AUSGANGSTEXT:
=====

Die US-Außenpolitik nach Boltons Rauswurf: Nun hängt es allein an Trumps Launen

Kriegstreiber Bolton berät nicht mehr den US-Präsidenten. Kein Grund für Erleichterung, denn nun wird die Außenpolitik noch unberechenbarer. Eine Analyse.

Dass die Karriere des amerikanischen Hardliners John Bolton an diesem Dienstag aller Voraussicht nach zu Ende gegangen ist, ist aus europäischer Sicht keine Tragödie. Von internationaler Diplomatie hielt der 70-Jährige nicht viel, die Vereinten Nationen empfand er als schwach und einflusslos, die Europäer als naiv und verweichlicht.

Allzu verbissen drängte er nicht erst als Nationaler Sicherheitsberater von US-Präsident Donald Trump auf Regimewechsel – sei es einst im Irak oder derzeit im Iran und in Nordkorea. Dass sein Chef sich mit dem Diktator aus Pjöngjang zum Handschlag an der innerkoreanischen Grenze traf, lehnte er genauso ab wie jetzt den Plan von Trump, die Taliban nach Camp David einzuladen.

Kriege sind für ihn tatsächlich noch ein Mittel der Politik, ein Instrument, um amerikanische Interessen durchzusetzen, die Interessen der einzigen verbliebenen Supermacht. Vor allem in diesem letzten Punkt ist Donald Trump anderer Ansicht. Und hatte jetzt genug von Boltons Kriegstreiberei.

Der Präsident, der sich einst selbst krankschreiben ließ, um dem Vietnam-Krieg zu entgehen, hegt zwar eine große Bewunderung für alles Militärische. Aber der Geschäftsmann in ihm weiß, dass Militäreinsätze derzeit bei vielen Amerikanern nicht hoch im Kurs stehen. Sie kosten vor allem viel Geld – Geld, das er lieber im Inland ausgeben würde. Für Infrastruktur zum Beispiel, nicht zuletzt für sein Prestigeprojekt, die Mauer an der Grenze zu Mexiko.

Die Rolle als Weltpolizist lehnen viele Amerikaner ab

Weit mehr Amerikaner als nur Trumps Wähler haben außerdem genug von den nicht enden wollenden Konflikten, aus denen ihr Land sich kaum mehr herauszulösen vermag. Von den Särgen, die aus den Einsatzgebieten zurückgeschickt werden, den vielen Kriegsversehrten, die sich so oft schwer tun, wieder in der Heimat anzukommen.

Die Rolle als Weltpolizist, die Interventionisten wie John Bolton noch immer vorschwebt, ist vielen Amerikanern 18 Jahre nach den Anschlägen auf New York und Washington und dem Beginn des "Krieges gegen den Terror" lästig. Sie finden, ihr Land habe genug getan, zu viele Opfer gebracht. Jetzt solle es sich mal um sich selbst kümmern. Gelobt, auch das ist eine Erkenntnis, werden die USA ja ohnehin selten, egal, was sie tun.

Dieser durchaus verständliche isolationistische Reflex ist in der amerikanischen Geschichte nicht neu – und immer noch sehr gefährlich. Denn das Vakuum, das die Vereinigten Staaten hinterlassen, wird von anderen, weniger demokratisch geprägten Staaten gefüllt werden. Von Russland zum Beispiel, wie es sich in Syrien schon eine Weile beobachten lässt. Oder von China, das seinen Einfluss ohne Rücksicht auf Verluste ausdehnen will.

=====

AUFGABENSTELLUNG:
Beantworte die folgenden Fragen zum Text über Boltons Rauswurf.
1. Wie alt ist John Bolton laut Text?
2. Welches Prestigeprojekt Trumps wird im Text genannt?
3. Welche zwei Staaten könnten laut Text das Vakuum füllen, das die Vereinigten Staaten hinterlassen?

AUSGANGSDATEN:
=====

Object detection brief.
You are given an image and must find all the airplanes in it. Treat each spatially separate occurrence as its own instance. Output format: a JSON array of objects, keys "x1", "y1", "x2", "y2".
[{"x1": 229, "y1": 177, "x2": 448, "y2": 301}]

=====

LÖSUNG:
1. 70 Jahre.
2. Die Mauer an der Grenze zu Mexiko.
3. Russland und China.